Глава 2 Эндхауз

– Пуаро, – сказал я. – Я подумал…

– Прекрасное упражнение, друг мой. Продолжайте в том же духе.

Сидя друг против друга за небольшим столиком у окна, мы ели ланч.

– Насчет выстрела – стреляли ведь где-то совсем недалеко от нас. А мы ничего не слышали.

– А вы полагаете, что в этой мирной тишине, где неумолчно плещет лишь волна, мы непременно должны были его услышать?

– Ну, просто это странно.

– Ничего странного. Есть звуки, к которым так быстро привыкаешь, что даже перестаешь их слышать. Все это утро, друг мой, в бухте катались на моторных лодках. Сначала вы жаловались на шум, потом перестали его замечать. Но, богом клянусь, когда одна из этих штук заводит свой мотор, можно спокойно стрелять из пулемета, и никто вас не услышит.

– Да, это верно.

– А! Вуаля, – прошептал Пуаро. – Мадемуазель и ее друзья. Похоже, они пришли на ланч. А значит, мне пора возвращать шляпу. Но ничего, дело достаточно серьезное и вполне заслуживает отдельного визита.

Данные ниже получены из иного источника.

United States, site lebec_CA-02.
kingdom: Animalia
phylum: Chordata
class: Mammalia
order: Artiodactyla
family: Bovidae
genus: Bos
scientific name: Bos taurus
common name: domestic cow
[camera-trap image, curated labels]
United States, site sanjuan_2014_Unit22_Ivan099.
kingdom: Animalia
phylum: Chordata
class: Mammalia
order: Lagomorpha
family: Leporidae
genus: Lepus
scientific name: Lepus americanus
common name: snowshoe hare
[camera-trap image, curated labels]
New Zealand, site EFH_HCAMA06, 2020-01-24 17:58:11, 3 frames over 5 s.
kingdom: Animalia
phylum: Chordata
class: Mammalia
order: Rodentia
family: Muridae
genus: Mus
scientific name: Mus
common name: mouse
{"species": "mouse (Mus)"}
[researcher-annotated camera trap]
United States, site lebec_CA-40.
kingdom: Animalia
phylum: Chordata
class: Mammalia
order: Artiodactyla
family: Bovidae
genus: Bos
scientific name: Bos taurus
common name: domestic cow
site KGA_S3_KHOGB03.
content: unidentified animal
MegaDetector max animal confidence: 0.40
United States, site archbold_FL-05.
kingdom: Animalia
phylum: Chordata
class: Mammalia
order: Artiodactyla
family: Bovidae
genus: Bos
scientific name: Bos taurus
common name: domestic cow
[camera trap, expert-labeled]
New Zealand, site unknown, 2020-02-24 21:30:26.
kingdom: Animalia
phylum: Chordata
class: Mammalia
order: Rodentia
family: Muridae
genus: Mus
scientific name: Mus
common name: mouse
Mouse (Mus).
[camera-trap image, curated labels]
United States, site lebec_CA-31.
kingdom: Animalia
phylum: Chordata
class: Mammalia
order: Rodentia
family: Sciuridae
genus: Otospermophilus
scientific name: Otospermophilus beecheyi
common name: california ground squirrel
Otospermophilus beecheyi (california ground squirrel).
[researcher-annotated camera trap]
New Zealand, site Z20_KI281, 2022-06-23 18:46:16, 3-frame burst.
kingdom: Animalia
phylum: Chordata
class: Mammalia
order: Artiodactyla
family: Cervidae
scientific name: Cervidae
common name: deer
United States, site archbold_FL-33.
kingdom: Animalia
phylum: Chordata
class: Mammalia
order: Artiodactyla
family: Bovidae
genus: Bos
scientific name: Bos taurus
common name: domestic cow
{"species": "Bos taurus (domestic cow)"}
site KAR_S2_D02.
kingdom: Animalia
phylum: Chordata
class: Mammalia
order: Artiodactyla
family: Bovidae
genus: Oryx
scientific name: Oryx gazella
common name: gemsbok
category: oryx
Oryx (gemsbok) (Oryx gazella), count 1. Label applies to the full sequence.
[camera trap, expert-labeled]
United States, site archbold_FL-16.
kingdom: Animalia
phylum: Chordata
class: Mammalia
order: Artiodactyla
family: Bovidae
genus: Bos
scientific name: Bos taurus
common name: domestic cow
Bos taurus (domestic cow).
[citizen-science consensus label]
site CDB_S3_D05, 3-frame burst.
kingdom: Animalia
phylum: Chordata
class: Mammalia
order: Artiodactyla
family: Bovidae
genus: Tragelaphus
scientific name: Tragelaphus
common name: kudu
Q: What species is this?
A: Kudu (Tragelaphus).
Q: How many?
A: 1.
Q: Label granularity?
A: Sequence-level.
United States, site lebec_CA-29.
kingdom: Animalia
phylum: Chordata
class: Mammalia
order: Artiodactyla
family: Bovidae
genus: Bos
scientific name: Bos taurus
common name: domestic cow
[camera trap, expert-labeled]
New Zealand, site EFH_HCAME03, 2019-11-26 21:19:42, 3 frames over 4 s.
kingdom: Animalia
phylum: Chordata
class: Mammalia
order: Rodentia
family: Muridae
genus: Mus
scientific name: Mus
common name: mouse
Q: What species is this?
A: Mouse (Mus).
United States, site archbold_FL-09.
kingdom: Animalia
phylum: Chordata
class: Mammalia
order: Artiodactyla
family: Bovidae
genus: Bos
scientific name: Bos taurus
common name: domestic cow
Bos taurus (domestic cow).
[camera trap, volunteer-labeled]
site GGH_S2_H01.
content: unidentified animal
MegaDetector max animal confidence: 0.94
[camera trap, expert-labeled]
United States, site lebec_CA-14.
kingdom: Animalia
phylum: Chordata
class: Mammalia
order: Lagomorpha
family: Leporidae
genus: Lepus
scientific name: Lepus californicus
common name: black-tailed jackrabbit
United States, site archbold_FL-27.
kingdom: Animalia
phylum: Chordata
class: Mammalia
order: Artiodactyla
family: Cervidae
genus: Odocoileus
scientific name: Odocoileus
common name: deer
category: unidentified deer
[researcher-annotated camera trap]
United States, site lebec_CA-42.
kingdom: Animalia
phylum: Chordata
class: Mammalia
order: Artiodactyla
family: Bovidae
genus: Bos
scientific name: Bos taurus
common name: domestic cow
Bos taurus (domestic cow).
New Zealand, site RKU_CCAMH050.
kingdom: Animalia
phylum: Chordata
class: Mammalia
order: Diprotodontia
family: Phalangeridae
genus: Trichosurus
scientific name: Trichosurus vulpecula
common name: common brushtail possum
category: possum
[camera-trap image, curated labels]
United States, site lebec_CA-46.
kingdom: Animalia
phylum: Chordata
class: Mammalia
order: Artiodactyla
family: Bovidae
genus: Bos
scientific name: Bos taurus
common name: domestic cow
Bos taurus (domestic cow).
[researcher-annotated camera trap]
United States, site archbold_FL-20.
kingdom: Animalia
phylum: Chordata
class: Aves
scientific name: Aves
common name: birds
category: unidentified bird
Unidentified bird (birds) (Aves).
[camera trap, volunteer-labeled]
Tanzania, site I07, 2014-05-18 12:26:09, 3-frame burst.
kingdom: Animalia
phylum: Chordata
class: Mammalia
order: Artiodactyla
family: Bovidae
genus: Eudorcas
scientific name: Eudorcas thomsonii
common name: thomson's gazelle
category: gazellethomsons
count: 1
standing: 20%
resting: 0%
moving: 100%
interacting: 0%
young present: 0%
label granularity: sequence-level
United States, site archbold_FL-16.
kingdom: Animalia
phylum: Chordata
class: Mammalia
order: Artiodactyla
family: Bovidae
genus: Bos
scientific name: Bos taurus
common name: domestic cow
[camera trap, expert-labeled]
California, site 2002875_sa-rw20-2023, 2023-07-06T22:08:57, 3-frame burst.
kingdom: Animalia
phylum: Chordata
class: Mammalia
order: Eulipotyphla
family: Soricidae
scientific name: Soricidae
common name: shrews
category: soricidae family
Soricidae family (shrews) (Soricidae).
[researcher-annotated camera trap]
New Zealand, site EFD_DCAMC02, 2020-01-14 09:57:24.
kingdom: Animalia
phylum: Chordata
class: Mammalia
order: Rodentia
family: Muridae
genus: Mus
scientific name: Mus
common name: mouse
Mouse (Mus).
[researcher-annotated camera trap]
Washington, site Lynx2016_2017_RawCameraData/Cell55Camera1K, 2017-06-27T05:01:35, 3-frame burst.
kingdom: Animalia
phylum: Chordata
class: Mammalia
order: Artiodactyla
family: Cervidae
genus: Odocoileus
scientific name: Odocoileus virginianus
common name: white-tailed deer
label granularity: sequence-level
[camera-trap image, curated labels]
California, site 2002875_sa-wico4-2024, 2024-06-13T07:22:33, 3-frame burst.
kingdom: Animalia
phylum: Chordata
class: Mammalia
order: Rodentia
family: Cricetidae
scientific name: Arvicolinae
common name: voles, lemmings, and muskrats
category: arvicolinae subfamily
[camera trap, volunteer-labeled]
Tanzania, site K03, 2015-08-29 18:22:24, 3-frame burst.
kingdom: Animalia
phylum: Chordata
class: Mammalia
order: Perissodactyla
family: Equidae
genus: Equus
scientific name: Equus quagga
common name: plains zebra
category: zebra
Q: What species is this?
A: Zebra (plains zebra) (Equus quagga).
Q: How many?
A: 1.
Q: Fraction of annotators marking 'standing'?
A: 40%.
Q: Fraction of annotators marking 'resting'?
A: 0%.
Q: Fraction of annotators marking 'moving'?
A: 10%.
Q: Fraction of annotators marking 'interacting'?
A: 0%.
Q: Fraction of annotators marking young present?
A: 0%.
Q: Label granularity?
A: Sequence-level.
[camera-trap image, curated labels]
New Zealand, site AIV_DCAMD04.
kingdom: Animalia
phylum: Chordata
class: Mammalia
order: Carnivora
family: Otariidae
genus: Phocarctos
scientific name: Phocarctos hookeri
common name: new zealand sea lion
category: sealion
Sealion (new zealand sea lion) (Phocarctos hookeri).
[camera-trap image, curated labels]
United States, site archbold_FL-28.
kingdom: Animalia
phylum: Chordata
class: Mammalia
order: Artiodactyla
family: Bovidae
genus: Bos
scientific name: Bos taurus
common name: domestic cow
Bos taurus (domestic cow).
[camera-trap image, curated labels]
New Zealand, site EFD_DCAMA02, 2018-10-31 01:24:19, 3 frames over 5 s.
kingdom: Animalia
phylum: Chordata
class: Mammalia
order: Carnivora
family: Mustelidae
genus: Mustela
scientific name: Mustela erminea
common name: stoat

Легко вскочив со стула, он поспешно пересек зал ресторана и с поклоном вручил шляпу мисс Бакли, как раз когда она и ее спутники усаживались за столик.

Их было четверо: Ник Бакли, капитан Челленджер, еще один мужчина и еще одна девушка. С нашего места их было не очень хорошо видно. Зато мы то и дело слышали раскатистый хохот моряка. Судя по всему, он был простым, открытым человеком, и сразу мне понравился.

За едой мой друг был молчалив и рассеян. Он крошил хлеб, наводил симметрию на столе и то и дело издавал странные, ни к кому не обращенные звуки. Я пытался поддержать разговор, но, не встретив одобрения, скоро сдался.

Сыр был давно съеден, а Пуаро все еще сидел за столом. Однако стоило той компании покинуть ресторан, как он тоже направился к выходу. Они как раз усаживались за стол в салоне, когда Пуаро подошел к ним, по-военному четко печатая шаг и, обращаясь прямо к Ник, сказал:

– Мадемуазель, на одно слово, прошу вас.

Девушка нахмурилась. И неудивительно. Она явно боялась, как бы этот чудной маленький иностранец не навязался в компанию к ней и ее друзьям. Я даже невольно ей посочувствовал. С видимой неохотой она сделала шаг в сторону.

Однако неудовольствие сменилось на ее лице удивлением, едва она услышала торопливый шепот Пуаро.

Тем временем мне самому было очень неловко стоять рядом без всякого дела. Выручил меня капитан Челленджер: он тактично предложил мне сигарету и обронил какое-то незначительное замечание. Обменявшись оценивающими взглядами, мы почувствовали симпатию друг к другу. Мне даже показалось, что я куда ближе ему по духу, чем другой мужчина в их компании, которого я смог наконец рассмотреть. Высокий, светловолосый, элегантно одетый молодой человек, с крупноватым носом, в остальном красивый до безобразия. У него были надменные манеры и голос уставшего от жизни человека. А еще он показался мне чересчур лощеным, и это вызвало у меня особую неприязнь.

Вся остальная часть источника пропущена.